The GPU neocloud market has matured significantly. Free egress is now standard, 400Gb/s InfiniBand is table stakes for serious providers, and pricing has compressed to $2-4/hr for H100s (vs $6-12/hr on hyperscalers).

For production AI training, Nebius, CoreWeave, and Crusoe offer the most complete platforms. For cost-sensitive experimentation, Vast.ai, SF Compute, and DataCrunch provide the lowest prices. For European data sovereignty, Nebius and DataCrunch combine EU data centers with enterprise compliance (SOC 2/ISO 27001) and competitive pricing.

The main remaining gap is documentation transparency.
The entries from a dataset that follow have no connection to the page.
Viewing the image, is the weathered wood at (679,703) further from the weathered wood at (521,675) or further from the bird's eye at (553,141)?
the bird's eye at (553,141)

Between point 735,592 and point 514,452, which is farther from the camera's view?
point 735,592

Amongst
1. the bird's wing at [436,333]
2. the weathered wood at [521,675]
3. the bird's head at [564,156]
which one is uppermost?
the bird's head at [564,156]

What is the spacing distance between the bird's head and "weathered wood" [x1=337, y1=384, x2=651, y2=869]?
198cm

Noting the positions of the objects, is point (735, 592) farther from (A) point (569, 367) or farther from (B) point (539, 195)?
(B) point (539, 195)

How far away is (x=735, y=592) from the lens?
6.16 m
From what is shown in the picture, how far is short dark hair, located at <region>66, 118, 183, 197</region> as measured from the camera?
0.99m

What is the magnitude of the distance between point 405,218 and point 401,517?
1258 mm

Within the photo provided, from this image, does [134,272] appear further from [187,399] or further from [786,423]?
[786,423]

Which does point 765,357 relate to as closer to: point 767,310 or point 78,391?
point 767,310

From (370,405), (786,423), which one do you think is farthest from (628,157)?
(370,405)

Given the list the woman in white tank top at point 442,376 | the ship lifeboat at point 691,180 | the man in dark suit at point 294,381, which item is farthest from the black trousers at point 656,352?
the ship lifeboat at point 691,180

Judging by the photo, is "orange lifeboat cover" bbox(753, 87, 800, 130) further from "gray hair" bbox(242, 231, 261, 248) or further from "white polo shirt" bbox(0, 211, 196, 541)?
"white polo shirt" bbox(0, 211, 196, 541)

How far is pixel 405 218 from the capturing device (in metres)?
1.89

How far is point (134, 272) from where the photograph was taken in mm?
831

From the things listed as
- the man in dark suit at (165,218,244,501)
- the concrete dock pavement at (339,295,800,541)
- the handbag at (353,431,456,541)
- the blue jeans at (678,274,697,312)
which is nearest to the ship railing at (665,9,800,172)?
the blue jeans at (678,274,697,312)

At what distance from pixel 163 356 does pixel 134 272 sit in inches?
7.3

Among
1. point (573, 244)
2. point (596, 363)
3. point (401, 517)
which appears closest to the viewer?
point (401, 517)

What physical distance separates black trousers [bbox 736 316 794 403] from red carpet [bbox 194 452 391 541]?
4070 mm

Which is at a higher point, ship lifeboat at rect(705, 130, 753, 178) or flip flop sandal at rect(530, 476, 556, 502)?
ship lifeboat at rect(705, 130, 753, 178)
Most providers require sales conversations for pricing on reserved capacity, large clusters, and enterprise features. As the market matures, expect more self-service options and published pricing for these categories.


Last updated: December 2025. Pricing and features change frequently. Verify current offerings on provider websites before making decisions.